Liputan6.com, Jakarta - Pada 7 September, 77 tahun silam, Presiden ke-4 Abdurrahman Wahid lahir ke dunia. Sosok yang akrab dipanggil Gus Dur ini menjadi simbol kebinekaan dan pembela kaum minoritas.
Gubenur DKI Jakarta Djarot Saiful Hidayat mengenang sosok Gus Dur sebagai guru bangsa. "Gus Dur itu sosok guru bangsa. Saya banyak belajar tentang aspek-aspek kemanusiaan dari beliau," kata Djarot di Balai Kota Jakarta, Kamis (7/9/2017).
Baca Juga
Mantan Wali Kota Blitar itu menyebut, Gus Dur adalah seorang orator yang dapat menyampaikan sesuatu dengan cara ringan dan mudah dipahami segala golongan.
Advertisement
"Beliau bisa menyampaikan sesuatu yang sulit itu dengan cara yang mudah dan mudah dipahami," kata dia.
Gus Dur, kata Djarot, adalah sosok yang membumikan nilai Islam rahmatan lil alamin. "Beliau sangat toleran. Beliau menggambarkan dari sebagai sosok seorang kiai yang membumikan nilai Islam yang rahmatan lil alamin," tandas Djarot.
Saksikan video di bawah ini:
Pesan Gus Dur
Ketika memutar kembali ingatan, Gus Dur pernah berpesan soal perdamaian yang masih relevan dengan kondisi tersebut.
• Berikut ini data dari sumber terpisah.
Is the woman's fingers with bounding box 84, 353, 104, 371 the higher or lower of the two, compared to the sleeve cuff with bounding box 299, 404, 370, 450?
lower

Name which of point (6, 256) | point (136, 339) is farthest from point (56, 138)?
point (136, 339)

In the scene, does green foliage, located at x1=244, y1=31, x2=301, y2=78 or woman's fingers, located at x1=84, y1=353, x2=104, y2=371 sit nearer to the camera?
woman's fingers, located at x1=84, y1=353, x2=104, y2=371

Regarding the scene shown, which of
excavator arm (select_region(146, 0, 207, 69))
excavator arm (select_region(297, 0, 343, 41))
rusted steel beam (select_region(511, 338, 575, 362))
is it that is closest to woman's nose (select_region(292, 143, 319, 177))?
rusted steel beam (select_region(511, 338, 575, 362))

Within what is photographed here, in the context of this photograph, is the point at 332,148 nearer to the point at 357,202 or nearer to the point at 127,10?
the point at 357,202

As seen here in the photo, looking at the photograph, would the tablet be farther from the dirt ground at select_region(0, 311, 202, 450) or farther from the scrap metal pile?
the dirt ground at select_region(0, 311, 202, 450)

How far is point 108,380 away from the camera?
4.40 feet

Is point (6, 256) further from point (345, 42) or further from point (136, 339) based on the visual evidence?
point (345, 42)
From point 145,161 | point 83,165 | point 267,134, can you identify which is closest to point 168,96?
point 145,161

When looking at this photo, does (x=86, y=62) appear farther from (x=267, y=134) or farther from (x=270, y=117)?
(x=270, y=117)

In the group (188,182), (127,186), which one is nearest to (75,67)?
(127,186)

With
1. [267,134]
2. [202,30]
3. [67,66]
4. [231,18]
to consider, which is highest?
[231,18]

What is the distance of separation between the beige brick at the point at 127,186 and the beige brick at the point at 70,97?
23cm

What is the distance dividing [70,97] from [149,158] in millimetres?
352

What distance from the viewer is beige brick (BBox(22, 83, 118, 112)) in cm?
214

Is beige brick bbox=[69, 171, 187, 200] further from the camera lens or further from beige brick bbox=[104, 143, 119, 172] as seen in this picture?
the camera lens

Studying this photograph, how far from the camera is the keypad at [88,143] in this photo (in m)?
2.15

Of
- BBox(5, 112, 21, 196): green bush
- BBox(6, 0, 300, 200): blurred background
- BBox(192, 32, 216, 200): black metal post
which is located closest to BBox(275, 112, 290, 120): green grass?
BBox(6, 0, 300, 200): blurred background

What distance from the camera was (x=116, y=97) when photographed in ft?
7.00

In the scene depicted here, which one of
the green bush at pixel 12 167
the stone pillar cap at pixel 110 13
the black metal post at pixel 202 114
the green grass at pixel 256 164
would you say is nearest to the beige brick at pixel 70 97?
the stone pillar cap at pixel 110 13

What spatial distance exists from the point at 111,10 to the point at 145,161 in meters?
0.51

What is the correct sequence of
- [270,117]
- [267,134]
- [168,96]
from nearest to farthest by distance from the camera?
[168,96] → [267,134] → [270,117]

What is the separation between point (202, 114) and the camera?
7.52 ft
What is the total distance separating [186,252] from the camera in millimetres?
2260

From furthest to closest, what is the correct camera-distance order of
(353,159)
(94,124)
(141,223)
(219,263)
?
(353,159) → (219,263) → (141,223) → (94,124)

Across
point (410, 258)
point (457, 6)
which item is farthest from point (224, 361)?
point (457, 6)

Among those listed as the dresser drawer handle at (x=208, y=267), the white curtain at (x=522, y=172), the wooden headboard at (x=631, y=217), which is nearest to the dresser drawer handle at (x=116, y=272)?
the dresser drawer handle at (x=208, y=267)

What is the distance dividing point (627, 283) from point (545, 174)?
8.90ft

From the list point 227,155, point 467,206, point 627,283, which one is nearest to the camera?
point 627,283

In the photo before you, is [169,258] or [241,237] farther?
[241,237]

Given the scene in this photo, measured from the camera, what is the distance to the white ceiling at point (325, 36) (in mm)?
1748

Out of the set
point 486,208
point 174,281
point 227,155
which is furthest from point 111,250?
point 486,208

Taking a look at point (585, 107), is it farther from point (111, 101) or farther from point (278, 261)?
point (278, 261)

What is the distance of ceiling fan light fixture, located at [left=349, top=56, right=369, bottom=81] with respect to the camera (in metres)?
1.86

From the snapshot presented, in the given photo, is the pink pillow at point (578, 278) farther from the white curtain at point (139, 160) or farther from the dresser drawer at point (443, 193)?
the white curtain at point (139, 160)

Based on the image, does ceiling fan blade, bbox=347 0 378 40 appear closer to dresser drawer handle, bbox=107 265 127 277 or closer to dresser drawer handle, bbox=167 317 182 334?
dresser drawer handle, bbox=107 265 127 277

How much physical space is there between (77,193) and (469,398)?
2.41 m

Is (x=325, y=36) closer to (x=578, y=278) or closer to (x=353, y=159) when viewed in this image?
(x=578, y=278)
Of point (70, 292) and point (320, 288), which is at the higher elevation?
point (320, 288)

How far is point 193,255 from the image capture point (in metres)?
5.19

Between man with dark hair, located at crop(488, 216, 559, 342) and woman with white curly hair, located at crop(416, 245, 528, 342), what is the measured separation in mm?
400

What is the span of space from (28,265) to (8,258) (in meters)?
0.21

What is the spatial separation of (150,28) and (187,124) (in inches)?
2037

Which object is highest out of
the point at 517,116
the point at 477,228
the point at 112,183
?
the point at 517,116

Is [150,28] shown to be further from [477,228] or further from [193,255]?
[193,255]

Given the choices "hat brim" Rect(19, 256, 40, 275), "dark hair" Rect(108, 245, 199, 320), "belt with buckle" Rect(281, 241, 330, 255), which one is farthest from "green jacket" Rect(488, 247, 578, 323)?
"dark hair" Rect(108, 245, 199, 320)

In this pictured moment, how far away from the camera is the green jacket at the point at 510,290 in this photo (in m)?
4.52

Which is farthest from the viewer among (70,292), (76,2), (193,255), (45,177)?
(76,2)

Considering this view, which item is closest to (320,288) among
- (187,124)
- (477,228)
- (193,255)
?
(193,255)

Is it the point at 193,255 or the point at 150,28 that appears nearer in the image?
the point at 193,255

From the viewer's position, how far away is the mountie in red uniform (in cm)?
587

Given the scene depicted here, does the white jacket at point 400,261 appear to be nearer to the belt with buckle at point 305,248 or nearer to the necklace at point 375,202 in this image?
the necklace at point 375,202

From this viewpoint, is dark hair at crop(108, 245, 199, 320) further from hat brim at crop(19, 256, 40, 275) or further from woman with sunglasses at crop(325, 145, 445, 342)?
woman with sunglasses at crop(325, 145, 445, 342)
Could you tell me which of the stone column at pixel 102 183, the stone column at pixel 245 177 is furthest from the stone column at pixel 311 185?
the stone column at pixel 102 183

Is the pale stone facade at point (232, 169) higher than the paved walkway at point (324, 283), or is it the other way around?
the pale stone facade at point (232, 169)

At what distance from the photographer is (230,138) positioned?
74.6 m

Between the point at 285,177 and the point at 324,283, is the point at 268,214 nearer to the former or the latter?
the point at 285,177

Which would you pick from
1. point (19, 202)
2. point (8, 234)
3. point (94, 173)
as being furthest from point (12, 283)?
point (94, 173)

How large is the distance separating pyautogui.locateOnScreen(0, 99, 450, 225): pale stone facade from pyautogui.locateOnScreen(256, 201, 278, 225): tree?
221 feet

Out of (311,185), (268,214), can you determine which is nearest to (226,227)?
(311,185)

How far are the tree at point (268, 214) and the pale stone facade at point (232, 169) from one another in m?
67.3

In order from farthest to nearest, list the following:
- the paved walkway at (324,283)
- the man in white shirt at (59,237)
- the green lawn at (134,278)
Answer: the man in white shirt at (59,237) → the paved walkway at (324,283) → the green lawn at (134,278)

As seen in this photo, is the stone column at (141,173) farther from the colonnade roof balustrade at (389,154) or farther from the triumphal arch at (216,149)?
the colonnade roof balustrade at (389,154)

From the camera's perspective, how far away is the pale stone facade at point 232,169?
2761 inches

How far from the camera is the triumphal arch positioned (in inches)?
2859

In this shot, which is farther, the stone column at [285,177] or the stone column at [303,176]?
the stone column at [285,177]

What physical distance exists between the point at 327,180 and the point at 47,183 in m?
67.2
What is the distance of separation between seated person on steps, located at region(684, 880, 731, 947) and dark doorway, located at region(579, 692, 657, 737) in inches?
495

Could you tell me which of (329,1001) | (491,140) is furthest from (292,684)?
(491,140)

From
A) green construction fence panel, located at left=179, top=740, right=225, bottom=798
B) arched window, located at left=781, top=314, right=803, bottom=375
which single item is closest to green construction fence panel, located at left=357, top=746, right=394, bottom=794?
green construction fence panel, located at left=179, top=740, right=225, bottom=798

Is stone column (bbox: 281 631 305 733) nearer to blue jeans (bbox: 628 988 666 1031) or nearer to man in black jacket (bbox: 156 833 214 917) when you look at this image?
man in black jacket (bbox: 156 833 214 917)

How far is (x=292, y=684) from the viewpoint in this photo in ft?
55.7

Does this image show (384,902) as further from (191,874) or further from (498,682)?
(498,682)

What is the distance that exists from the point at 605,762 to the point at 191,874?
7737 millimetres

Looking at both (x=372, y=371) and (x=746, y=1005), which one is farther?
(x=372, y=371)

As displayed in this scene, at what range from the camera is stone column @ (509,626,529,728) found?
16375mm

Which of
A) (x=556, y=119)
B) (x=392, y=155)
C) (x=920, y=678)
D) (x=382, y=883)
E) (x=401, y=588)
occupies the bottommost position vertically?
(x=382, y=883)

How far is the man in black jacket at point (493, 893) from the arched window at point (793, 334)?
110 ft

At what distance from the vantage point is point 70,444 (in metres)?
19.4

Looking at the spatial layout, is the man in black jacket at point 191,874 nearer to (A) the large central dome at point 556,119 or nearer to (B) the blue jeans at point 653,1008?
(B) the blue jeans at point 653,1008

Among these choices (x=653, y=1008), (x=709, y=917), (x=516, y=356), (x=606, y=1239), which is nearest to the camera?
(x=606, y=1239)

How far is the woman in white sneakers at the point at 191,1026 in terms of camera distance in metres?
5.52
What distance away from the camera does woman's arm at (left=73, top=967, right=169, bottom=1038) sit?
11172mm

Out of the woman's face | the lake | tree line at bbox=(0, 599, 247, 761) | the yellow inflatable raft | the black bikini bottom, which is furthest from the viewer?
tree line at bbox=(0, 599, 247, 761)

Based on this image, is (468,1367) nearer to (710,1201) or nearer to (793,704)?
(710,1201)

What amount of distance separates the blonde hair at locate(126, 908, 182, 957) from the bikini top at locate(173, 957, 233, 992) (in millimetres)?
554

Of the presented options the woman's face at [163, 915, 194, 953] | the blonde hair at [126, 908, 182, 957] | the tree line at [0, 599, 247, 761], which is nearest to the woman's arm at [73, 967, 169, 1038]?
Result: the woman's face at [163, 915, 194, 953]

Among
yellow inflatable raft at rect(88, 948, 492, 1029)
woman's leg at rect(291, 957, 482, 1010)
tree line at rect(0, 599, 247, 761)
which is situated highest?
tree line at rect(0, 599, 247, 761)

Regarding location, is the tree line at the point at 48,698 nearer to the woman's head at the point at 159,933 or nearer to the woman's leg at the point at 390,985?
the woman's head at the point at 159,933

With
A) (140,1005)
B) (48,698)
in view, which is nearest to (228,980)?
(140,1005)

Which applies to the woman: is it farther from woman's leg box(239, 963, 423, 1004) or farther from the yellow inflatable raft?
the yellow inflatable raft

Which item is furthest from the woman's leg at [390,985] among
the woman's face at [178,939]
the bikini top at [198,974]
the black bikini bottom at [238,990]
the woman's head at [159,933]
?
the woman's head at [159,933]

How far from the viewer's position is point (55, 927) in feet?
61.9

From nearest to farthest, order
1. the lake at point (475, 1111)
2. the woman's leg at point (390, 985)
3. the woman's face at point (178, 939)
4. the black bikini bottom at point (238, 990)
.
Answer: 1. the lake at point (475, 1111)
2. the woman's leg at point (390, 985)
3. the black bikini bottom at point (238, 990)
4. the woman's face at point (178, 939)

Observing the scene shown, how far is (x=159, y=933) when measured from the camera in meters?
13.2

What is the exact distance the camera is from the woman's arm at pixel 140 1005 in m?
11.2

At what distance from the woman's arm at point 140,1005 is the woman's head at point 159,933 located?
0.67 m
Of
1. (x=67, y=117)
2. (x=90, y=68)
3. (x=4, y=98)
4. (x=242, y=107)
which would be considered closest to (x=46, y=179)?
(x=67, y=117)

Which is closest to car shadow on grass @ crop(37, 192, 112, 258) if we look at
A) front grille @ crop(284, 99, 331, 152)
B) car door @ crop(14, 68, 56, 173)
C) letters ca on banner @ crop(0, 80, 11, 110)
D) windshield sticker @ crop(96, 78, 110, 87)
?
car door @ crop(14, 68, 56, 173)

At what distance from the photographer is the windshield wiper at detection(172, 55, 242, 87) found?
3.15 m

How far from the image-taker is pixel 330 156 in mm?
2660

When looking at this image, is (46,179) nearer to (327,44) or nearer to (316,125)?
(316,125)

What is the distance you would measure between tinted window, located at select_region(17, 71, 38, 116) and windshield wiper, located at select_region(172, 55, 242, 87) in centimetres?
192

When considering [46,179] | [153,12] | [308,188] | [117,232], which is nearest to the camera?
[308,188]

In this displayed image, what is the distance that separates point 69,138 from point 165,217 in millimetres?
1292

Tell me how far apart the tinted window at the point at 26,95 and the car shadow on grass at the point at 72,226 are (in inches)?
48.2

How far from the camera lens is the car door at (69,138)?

Salah satu pesannya berbunyi, "Yang sama jangan dibeda-bedakan, yang beda jangan disama-samakan."
Pesan itu pernah disampaikan sang putri sulung, Alissa Qotrunnada Munawaroh (Alissa Wahid), saat mewakili keluarga menyampaikan sambutan pada Haul ke-7 Gus Dur di Ciganjur, Jakarta Selatan, Jumat 23 Desember 2016 malam.
Gus Dur ingin bangsa Indonesia terus menjaga kebinekaan yang merupakan akar dari kekayaan bangsa ini.
Untuk dapat menghargai perbedaan, setiap individu harus melihat manusia lain sebagai sesama ciptaan Tuhan yang dalam terminologi agama disebut sebagai persaudaraan antarmanusia (ukhuwah basyariyah).
Hal yang paling penting menurut Gus Dur, kata dia, perdamaian bukanlah sesuatu yang pasif, tetapi aktif dan dinamis. Untuk itu, syarat utama perdamaian adalah keadilan.
"Kata Gus Dur, perdamaian tanpa keadilan adalah omong kosong," ujar Alissa dalam acara yang dihadiri ribuan orang itu.